Archive

Quotes

There is no method by which men can be both free and equal.

—Walter Bagehot, 1863

Television has made dictatorship impossible, but democracy unbearable.

—Shimon Peres, 1995

The tree of liberty must be refreshed from time to time with the blood of patriots and tyrants. It is its natural manure.

—Thomas Jefferson, 1787

The most hateful torment for men is to have knowledge of everything but power over nothing.

—Herodotus, c. 425 BC

People revere the Constitution yet know so little about it—and that goes for some of my fellow senators.

—Robert Byrd, 2005

A government which robs Peter to pay Paul can always count on the support of Paul.

—George Bernard Shaw, 1944

An appeal to the reason of the people has never been known to fail in the long run.

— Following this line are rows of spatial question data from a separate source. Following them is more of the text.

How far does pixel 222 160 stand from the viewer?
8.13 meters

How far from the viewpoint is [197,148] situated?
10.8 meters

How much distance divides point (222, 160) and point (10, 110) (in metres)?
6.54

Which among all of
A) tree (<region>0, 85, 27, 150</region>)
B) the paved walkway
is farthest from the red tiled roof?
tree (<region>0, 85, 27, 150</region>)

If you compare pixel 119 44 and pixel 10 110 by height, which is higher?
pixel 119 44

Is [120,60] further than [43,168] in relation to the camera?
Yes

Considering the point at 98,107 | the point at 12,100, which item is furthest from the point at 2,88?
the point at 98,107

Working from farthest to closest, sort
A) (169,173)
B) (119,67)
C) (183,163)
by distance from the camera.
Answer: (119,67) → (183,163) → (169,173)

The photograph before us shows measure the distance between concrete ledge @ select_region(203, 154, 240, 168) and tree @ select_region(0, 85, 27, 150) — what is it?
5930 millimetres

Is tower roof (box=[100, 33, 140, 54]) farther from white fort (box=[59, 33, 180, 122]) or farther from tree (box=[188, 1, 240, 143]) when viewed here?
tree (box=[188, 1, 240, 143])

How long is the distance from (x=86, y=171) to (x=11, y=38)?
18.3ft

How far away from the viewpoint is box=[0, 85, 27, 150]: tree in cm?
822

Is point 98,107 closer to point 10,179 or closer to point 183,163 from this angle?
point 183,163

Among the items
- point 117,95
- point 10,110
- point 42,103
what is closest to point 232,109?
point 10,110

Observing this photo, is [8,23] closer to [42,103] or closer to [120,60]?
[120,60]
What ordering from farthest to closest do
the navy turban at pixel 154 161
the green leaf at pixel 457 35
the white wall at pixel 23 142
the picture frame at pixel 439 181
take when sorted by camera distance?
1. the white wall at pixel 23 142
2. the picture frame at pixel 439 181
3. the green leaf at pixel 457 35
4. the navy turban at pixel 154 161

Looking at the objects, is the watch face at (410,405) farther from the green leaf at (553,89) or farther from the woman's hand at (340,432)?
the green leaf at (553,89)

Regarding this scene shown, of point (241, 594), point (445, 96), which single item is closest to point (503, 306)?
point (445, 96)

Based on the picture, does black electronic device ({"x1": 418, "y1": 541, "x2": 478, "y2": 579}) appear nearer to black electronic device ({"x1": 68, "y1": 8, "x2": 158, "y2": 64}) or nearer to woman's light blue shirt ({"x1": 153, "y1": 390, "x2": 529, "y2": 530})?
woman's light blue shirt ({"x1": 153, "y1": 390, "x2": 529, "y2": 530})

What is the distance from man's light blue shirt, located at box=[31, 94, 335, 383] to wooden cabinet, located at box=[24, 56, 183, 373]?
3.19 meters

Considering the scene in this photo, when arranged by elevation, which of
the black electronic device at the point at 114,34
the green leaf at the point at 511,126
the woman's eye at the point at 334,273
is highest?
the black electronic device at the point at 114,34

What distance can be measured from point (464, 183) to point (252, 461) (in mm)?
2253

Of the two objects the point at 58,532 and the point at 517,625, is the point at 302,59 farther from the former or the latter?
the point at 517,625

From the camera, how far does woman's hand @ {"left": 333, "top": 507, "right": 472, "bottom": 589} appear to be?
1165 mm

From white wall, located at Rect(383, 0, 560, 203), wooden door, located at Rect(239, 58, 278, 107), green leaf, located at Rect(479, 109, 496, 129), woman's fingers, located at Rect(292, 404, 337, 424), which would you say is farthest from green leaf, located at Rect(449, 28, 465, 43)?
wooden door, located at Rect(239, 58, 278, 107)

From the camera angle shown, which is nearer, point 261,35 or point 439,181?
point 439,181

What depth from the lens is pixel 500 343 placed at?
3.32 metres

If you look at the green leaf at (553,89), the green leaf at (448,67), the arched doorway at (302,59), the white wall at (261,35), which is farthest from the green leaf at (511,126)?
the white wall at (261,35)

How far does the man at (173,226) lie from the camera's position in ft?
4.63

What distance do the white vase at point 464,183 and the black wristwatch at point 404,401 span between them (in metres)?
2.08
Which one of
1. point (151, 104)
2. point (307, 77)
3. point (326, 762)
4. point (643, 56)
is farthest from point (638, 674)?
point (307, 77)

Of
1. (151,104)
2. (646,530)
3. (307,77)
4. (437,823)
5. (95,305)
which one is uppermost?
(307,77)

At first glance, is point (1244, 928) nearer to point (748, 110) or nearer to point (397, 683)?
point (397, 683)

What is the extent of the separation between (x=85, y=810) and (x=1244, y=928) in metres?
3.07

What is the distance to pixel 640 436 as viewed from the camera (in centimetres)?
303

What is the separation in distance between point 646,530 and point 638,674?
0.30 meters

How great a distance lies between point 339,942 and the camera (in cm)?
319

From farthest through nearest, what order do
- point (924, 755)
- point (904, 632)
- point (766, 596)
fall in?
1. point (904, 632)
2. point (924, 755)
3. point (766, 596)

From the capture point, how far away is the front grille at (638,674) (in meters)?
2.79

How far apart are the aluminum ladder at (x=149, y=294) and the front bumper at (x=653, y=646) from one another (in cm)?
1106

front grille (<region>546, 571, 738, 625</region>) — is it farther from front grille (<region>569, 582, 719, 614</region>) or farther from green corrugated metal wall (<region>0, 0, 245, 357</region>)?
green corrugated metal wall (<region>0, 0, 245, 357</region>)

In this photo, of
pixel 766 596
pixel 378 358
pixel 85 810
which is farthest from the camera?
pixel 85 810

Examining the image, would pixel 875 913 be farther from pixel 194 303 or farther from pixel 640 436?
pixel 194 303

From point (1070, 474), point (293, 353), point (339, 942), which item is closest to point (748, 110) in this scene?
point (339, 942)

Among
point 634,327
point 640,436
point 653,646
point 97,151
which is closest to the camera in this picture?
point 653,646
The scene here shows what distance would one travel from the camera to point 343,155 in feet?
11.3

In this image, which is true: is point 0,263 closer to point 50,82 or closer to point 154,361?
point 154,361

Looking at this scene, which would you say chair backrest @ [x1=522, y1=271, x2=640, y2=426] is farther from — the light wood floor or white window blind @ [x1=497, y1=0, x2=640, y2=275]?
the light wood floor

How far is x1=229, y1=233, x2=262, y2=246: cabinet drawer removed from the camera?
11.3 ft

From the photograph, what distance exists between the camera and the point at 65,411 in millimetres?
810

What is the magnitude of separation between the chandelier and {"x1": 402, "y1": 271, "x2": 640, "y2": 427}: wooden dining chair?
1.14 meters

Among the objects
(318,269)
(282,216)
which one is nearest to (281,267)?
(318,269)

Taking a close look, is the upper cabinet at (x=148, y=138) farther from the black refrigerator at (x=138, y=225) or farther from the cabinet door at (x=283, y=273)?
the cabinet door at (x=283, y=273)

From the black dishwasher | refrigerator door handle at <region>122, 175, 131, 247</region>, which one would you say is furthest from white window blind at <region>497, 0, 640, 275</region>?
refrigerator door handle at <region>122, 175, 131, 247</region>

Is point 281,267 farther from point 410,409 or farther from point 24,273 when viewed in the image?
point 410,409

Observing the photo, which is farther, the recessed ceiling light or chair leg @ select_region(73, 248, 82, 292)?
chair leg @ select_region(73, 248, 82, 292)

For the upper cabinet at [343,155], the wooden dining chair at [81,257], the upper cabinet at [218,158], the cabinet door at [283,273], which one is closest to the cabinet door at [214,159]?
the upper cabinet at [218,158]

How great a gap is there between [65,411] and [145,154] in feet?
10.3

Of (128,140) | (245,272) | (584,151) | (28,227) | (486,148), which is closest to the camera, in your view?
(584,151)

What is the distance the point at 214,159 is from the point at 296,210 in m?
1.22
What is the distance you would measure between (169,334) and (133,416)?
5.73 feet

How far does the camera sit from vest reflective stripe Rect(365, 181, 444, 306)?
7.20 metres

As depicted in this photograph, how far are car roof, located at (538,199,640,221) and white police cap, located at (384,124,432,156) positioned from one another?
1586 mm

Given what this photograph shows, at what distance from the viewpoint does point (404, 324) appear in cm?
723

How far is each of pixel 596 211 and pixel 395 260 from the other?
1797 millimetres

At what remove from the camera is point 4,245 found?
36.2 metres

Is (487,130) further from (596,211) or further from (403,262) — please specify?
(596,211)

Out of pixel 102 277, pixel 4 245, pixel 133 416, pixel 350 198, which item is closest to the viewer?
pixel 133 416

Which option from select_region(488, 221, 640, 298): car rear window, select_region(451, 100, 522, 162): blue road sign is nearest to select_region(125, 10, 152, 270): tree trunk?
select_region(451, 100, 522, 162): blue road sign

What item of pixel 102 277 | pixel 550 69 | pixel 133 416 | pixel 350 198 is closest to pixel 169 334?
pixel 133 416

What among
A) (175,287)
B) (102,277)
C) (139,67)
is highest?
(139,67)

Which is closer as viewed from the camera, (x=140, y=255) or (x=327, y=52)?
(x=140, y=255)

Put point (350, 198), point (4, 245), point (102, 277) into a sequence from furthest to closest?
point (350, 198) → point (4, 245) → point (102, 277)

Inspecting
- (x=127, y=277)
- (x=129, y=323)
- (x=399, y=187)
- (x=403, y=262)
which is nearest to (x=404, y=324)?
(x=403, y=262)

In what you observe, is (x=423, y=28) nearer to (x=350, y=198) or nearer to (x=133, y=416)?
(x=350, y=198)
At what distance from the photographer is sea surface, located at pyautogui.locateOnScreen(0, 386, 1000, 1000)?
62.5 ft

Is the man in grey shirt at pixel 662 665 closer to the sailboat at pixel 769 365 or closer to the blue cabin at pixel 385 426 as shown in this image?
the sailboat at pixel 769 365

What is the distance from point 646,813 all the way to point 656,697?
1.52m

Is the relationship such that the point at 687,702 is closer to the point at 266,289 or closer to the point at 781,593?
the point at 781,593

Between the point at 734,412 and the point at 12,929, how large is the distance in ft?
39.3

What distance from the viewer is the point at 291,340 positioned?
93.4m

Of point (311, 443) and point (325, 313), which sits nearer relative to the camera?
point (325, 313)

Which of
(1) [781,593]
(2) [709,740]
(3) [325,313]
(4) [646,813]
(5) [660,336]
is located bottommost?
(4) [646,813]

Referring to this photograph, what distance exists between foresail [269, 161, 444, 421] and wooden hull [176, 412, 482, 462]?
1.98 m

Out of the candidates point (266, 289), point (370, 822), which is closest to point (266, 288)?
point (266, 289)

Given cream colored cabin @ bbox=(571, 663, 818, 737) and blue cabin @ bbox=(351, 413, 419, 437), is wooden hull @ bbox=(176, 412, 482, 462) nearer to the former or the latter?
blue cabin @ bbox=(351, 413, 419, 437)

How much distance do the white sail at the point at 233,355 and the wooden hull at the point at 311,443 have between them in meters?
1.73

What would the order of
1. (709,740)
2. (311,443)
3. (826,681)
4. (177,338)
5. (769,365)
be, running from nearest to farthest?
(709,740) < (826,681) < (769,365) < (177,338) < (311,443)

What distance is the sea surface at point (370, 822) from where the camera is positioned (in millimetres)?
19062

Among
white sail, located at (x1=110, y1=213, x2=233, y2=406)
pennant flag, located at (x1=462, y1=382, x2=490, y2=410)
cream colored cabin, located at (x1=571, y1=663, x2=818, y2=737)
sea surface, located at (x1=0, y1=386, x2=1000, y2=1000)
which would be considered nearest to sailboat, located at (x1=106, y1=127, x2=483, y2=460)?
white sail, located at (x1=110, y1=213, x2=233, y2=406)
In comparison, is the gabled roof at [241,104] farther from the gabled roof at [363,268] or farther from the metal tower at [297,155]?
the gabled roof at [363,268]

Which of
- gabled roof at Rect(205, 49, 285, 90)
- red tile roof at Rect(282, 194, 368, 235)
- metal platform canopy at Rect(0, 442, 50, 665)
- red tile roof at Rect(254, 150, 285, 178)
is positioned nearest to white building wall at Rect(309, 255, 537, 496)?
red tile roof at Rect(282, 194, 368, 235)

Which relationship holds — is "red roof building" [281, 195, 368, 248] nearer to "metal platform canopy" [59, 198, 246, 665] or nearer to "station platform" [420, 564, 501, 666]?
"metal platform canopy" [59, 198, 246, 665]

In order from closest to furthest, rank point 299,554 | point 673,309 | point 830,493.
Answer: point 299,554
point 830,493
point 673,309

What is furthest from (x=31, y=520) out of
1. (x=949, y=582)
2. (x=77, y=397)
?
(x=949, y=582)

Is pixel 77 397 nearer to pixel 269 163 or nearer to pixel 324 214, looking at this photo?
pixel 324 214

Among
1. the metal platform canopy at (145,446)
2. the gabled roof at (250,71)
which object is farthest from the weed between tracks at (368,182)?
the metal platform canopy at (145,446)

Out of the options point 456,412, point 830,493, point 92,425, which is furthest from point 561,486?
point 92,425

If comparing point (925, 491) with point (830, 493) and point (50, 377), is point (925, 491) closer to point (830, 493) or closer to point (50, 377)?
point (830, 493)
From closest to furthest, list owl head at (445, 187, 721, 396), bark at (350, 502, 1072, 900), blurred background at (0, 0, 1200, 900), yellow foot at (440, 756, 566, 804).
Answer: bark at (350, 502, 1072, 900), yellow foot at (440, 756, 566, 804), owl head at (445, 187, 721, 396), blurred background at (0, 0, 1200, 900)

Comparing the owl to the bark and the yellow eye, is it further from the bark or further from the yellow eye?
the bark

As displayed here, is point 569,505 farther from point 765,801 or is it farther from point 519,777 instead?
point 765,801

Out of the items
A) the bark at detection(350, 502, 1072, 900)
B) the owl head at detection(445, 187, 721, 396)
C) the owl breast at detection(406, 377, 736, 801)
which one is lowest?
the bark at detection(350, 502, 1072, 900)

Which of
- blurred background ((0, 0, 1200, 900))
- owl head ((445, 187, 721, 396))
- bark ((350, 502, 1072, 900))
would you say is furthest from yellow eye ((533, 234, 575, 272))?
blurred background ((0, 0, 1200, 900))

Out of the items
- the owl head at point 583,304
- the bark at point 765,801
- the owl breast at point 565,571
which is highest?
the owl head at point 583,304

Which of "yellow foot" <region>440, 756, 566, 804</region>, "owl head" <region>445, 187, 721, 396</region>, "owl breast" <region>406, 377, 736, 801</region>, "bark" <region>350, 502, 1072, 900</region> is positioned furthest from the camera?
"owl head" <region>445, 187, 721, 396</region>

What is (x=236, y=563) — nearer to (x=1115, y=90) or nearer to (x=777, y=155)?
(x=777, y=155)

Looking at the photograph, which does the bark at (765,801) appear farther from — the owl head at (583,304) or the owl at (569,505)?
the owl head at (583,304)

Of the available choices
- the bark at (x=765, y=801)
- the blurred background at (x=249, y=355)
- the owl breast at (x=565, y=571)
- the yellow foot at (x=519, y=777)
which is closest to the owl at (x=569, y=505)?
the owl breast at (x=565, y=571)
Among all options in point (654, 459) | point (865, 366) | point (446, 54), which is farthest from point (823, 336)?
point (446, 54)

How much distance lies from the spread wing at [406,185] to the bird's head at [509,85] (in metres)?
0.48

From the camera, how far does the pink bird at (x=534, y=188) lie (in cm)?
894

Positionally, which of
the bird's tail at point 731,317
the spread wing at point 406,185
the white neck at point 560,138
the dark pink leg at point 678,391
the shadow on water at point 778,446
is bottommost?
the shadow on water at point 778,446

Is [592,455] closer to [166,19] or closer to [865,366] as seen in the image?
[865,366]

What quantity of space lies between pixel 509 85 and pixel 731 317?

—James Russell Lowell, c. 1865

If you must take care that your opinions do not differ in the least from those of the person with whom you are talking, you might just as well be alone.

—Yoshida Kenko, c. 1330

No free man shall be taken or imprisoned or dispossessed or outlawed or exiled, or in any way destroyed, nor will we go upon him, nor will we send against him except by the lawful judgment of his peers or by the law of the land.

—Magna Carta, 1215

What, to the American slave, is your Fourth of July? I answer: a day that reveals to him, more than all other days in the year, the gross injustice and cruelty to which he is the constant victim. To him your celebration is a sham.

—Frederick Douglass, 1855

It is a certain sign of a wise government and proceeding, when it can hold men’s hearts by hopes, when it cannot by satisfaction.

—Francis Bacon, 1625

Out of the crooked timber of humanity no straight thing was ever made.

—Immanuel Kant, 1784

I work for a government I despise for ends I think criminal.